午後2時に車でやってきた彼女は、本と洋服とゴミで踏み場がない
我が部屋を見てしまうのだった。
「うわ。なにこの部屋。雪崩?どこにいるの〜?」
彼女の声で目がさめた。
「あ、かじりんさん発見」
溢れた物に埋もれていた僕はもぞもぞと起き出す。
「…アナタ死んでるのかと思った」
付き合って9年目にして初公開。

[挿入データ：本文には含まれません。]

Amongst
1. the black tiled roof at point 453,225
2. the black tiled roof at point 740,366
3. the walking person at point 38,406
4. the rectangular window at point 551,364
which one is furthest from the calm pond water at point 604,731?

素のままの僕の部屋。
とんでもないところを披露してしまった。
これってかなり幻滅かなあ〜。
寝ぼけた頭で考えつつも寝起きなので片付ける気力がない。
しかし部屋の主がぼけえ〜っとしているのに彼女はテキパキと
片付けを始めてしまった。
ようやく見えてきた床をぽんぽんと叩き
「さ、ちょっとスペースができた。ゴハン食べましょ」
持参の弁当を広げ出した。
なんだかマイペースであんまり動じてないみたい。
まあいいやと思いながらちょっとしょっぱい味付けの
彼女の弁当を食べた。
これから彼女が来ることになっても
全然掃除しなくなりそうで怖いな。
その時こそゴミと一緒に捨てられたりして。